Generally, though, most people eat meat almost exclusively from commercial farms most of the time. But even carnivores could consider mixing it up with vegetarian food, including vegan food (no meat, eggs, dairy, or even honey). This has advantages for the planet over commercial husbandry. It can be creative, just as diverse as what you find in your average comfort-food restaurant, and better for you – although you may have to supplement pure vegan diets with vitamins like B12. If you’re not vegetarian, celebrate that “variety is the spice of life” anyway and give good vegetarian restaurants a try sometimes. Michael Pollan has written about this as someone agnostic toward vegetarianism, but sympathetic in very readable books like Food Rules and the Omnivores Dilemma. There are ways to get creative, and gourmet, with veggie meals.
Beyond Boring Vegetarianism…
Getting back to “where to eat great food and not harm the planet at the same time”: Should you happen to be in NY arriving from either Grand Central or Penn Station, or staying anywhere near the epicenter of public transportation in the US, you can find this restaurant just about in between NY’s two behemoth train stations in Midtown. At least a good portion of what you eat will be from “small family farms” according to the website. Perhaps it’s even easier to find those where you live than in Manhattan?
Do you eat “Beyond Meat” because you have to, but you’re really a closet meat lover? Without a shred of guilt, my waiter at ABC V told my party to consider the dish that contained “chicken of the woods,” an edible mushroom that grows in orange, frilled shelves, with clusters sometimes weighing over 100 pounds. It looks a little like an oyster mushroom that’s been to the tanning salon, but is a different genus of true, edible mushrooms found all over the world. “Chicken of the woods” mushrooms taste more like chicken than beyond meat tastes like beef. But they may have even more flavor than chicken, with a gamey taste. This is what I’m hoping for when I want vegetarian food to add unexpected treats to my diet.

ABC V seeks nothing more than to “inform and inspire a cultural shift towards plant-based intelligence, through creativity and deliciousness.” Weirdly, the chefs at this restaurant did indeed perform this exact hocus pocus. I’m hoping you have a place like that near you!

=-=-=-=-=

**Brief**
Reproduce the passage of the vegetarian eating text word for word, starting with "ABC V seeks" and going on through "that near you!". The material that comes next has no connection to the text on vegetarian eating.

**Dataset excerpt**
=-=-=-=-=

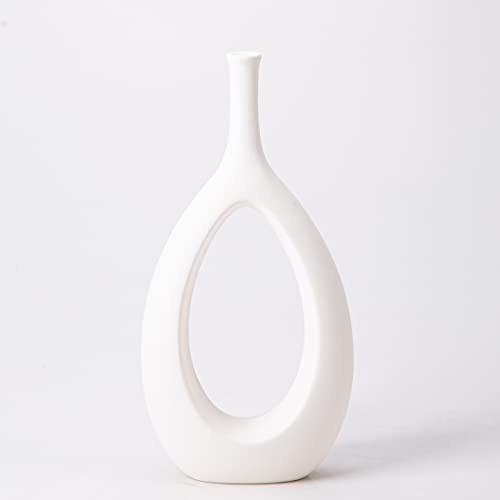 Keramik Vase für Pampasgras Weiße Blumenvase als Moderne Wohnzimmer vasen Deko,Große Vase 30 cm Hoch,Vase Weiß Matt auch für Trockenblumen, Büro und Esstisch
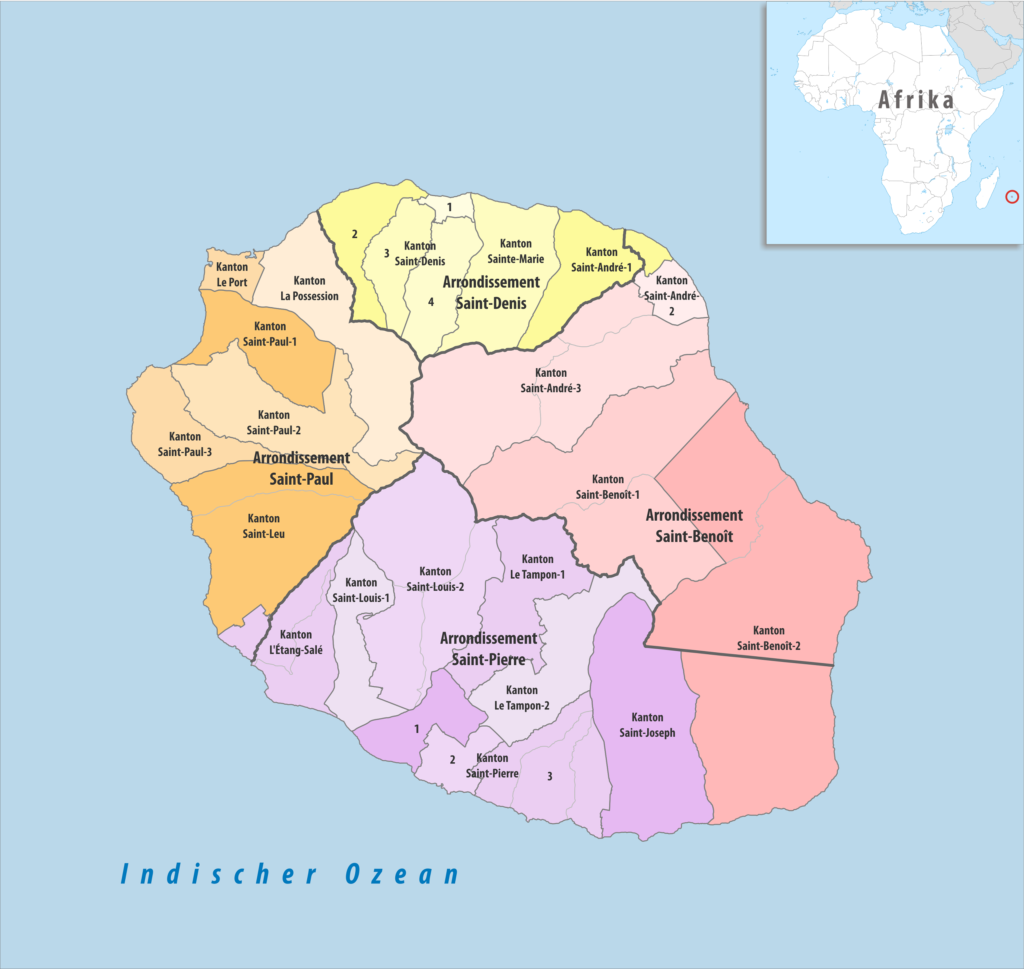 Carte des cantons de La Réunion.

=-=-=-=-=

**Written answer**
ABC V seeks nothing more than to “inform and inspire a cultural shift towards plant-based intelligence, through creativity and deliciousness.” Weirdly, the chefs at this restaurant did indeed perform this exact hocus pocus. I’m hoping you have a place like that near you!